Rewrite these records, changing "photo" to "image" and leaving everything else as it is.
====================
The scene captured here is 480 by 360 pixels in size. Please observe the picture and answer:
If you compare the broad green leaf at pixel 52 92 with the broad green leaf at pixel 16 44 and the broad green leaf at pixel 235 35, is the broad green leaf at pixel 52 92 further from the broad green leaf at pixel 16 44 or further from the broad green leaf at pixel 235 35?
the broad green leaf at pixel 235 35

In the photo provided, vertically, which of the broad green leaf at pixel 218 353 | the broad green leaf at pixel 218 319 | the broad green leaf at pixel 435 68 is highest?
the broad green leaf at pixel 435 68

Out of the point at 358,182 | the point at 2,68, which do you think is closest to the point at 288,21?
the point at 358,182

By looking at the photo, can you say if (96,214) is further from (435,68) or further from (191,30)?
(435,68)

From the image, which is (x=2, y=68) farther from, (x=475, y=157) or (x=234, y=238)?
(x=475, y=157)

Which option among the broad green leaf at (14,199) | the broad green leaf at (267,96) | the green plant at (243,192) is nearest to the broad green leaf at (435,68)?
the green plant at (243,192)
====================
Output of the exercise:
The scene captured here is 480 by 360 pixels in size. Please observe the picture and answer:
If you compare the broad green leaf at pixel 52 92 with the broad green leaf at pixel 16 44 and the broad green leaf at pixel 235 35, is the broad green leaf at pixel 52 92 further from the broad green leaf at pixel 16 44 or further from the broad green leaf at pixel 235 35?
the broad green leaf at pixel 235 35

In the image provided, vertically, which of the broad green leaf at pixel 218 353 | the broad green leaf at pixel 218 319 | the broad green leaf at pixel 435 68 is highest?
the broad green leaf at pixel 435 68

Out of the point at 358,182 | the point at 2,68, which do you think is closest to the point at 288,21?
the point at 358,182

By looking at the image, can you say if (96,214) is further from (435,68) or further from (191,30)?
(435,68)

From the image, which is (x=2, y=68) farther from, (x=475, y=157) or (x=234, y=238)?
(x=475, y=157)

Which option among the broad green leaf at (14,199) | the broad green leaf at (267,96) | the green plant at (243,192) is nearest to the broad green leaf at (435,68)?
the green plant at (243,192)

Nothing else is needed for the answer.